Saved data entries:

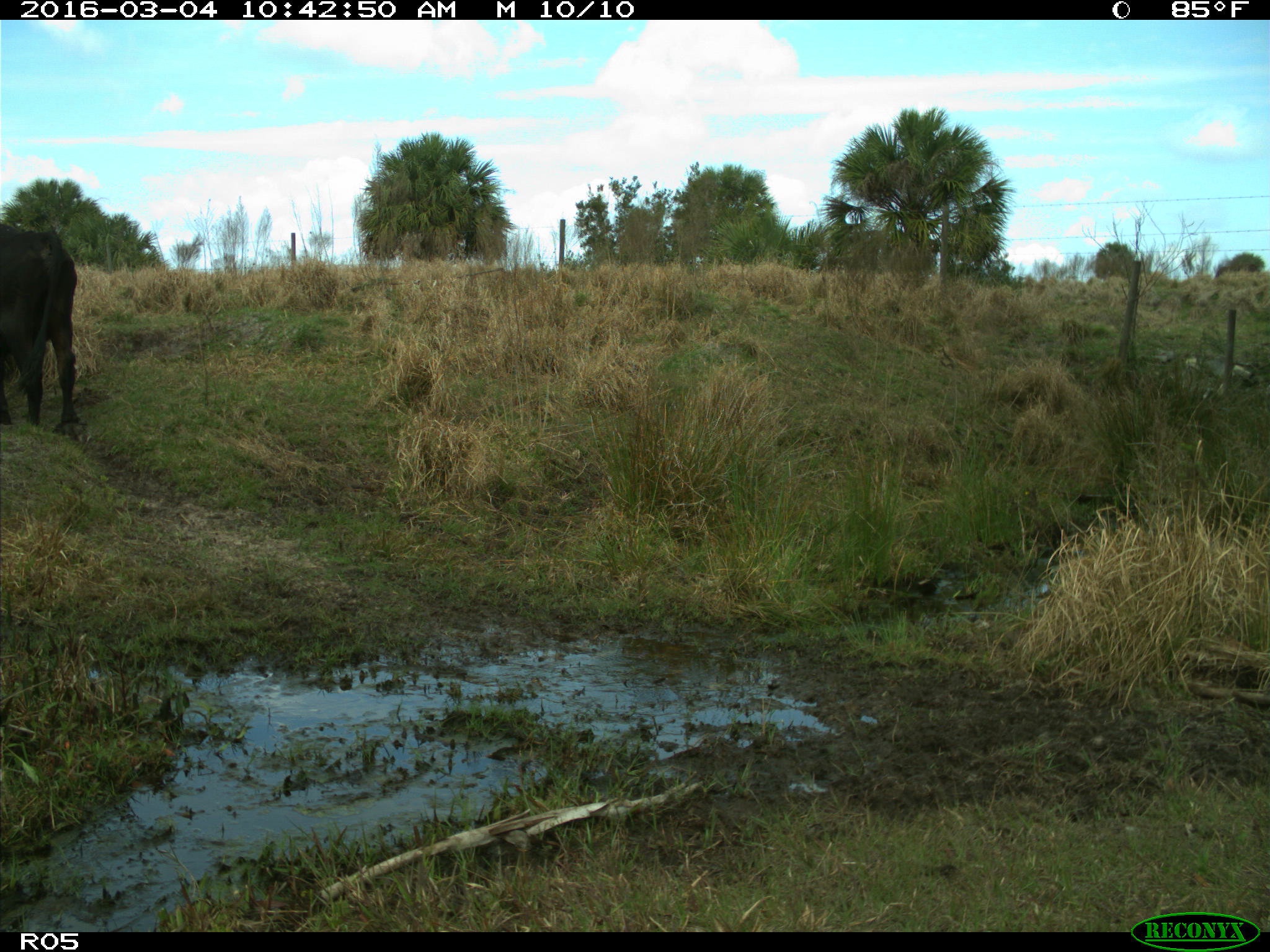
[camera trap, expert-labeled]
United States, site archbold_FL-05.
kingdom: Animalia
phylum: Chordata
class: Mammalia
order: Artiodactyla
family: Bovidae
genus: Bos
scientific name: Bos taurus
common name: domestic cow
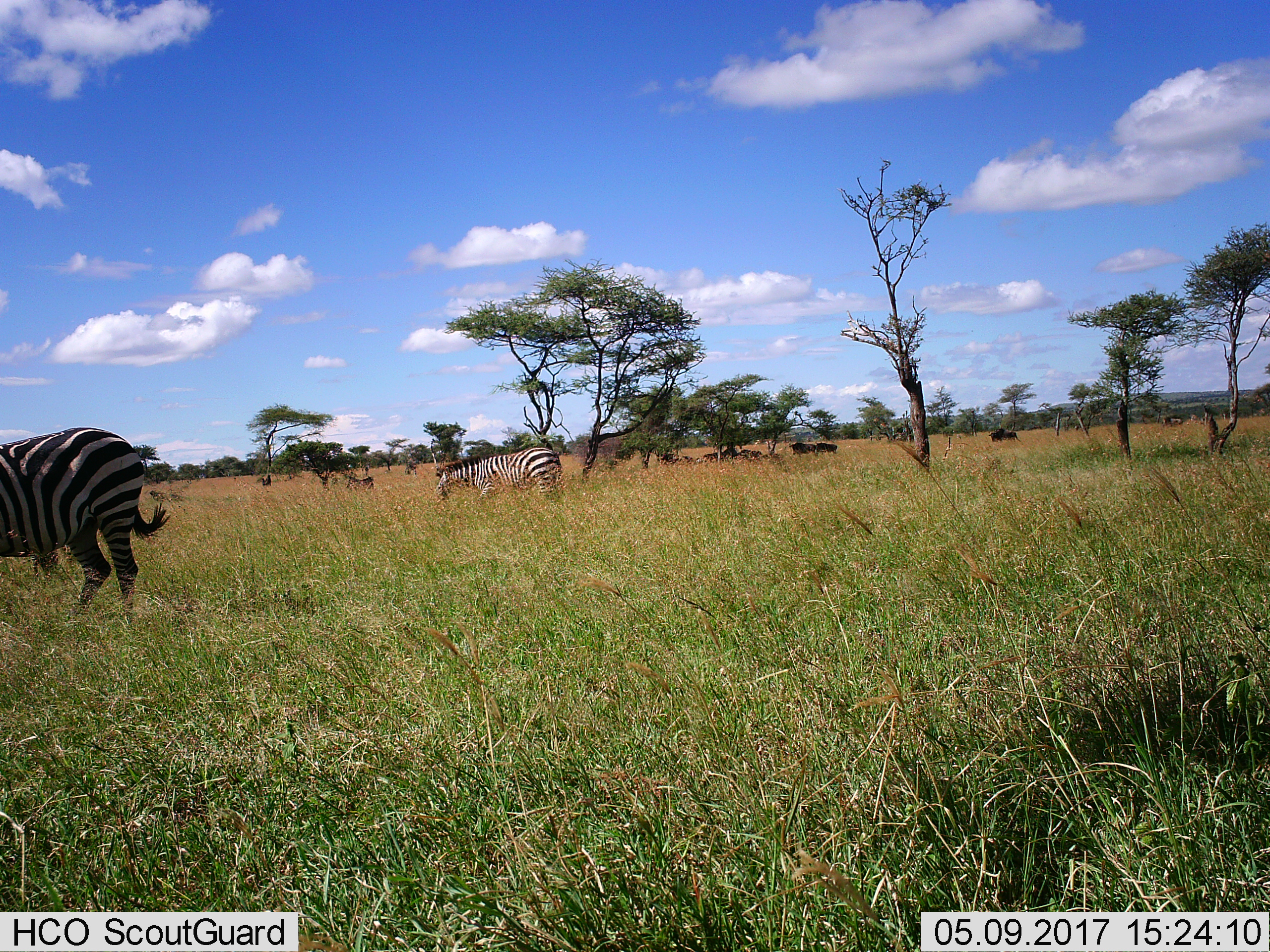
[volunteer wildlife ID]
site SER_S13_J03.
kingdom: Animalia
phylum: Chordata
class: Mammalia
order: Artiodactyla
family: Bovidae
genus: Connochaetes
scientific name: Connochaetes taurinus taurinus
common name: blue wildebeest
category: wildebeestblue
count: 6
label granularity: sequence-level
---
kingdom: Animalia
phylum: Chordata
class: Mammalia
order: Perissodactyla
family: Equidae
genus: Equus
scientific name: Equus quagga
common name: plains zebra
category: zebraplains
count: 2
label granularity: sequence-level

--

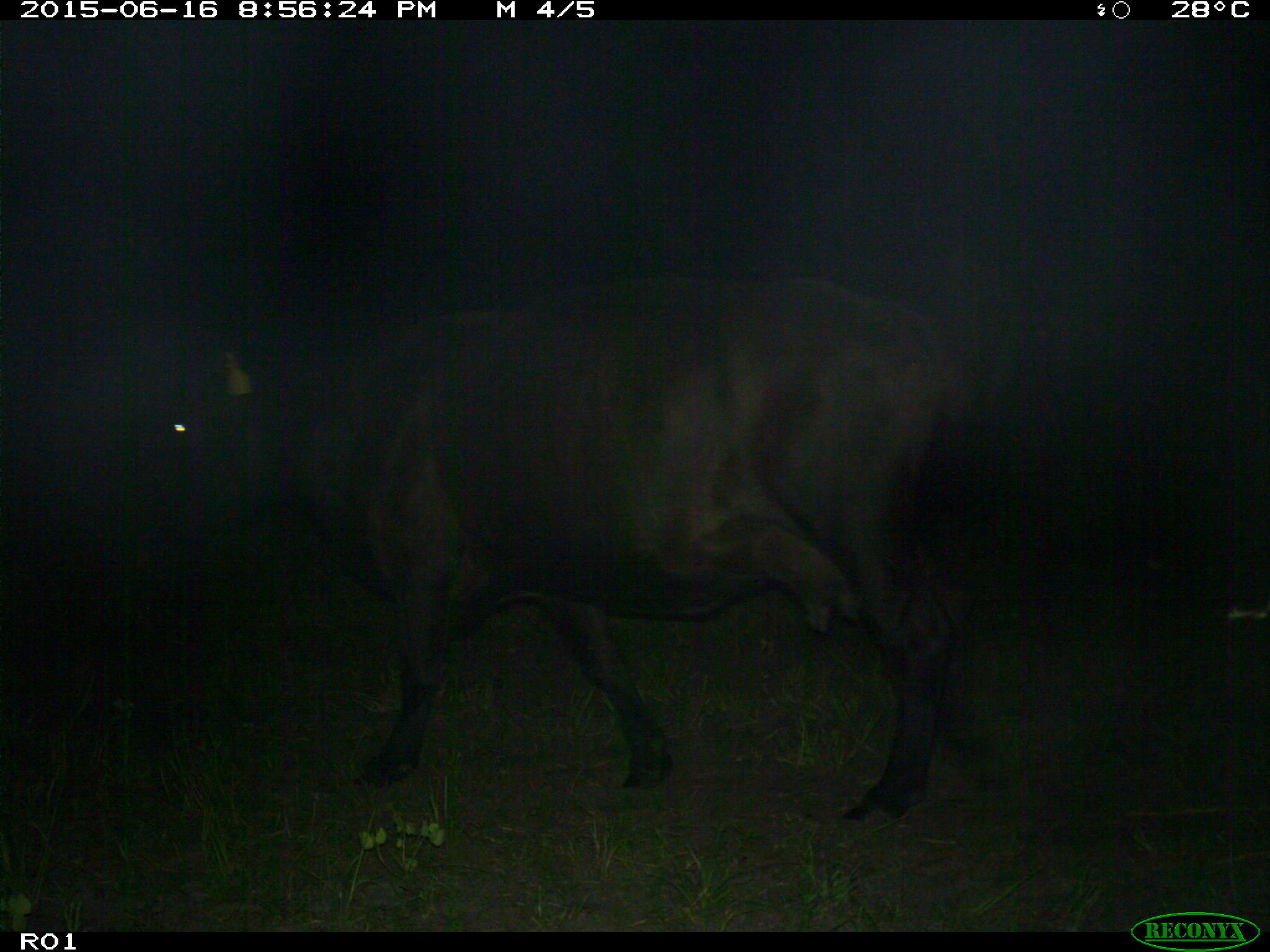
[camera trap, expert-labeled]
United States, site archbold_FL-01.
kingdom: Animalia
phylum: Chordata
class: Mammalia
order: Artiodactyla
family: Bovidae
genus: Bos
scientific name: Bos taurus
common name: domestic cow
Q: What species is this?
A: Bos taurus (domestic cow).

==

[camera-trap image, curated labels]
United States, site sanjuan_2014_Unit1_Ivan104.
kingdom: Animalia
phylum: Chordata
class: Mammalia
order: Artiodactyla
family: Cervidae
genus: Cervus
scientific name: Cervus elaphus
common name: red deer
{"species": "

> **Assigned task**: Read through the entries above, and wherever a line holds the string "common", copy it.

> **Exercise solution**:
common name: domestic cow
common name: blue wildebeest
common name: plains zebra
common name: domestic cow
common name: red deer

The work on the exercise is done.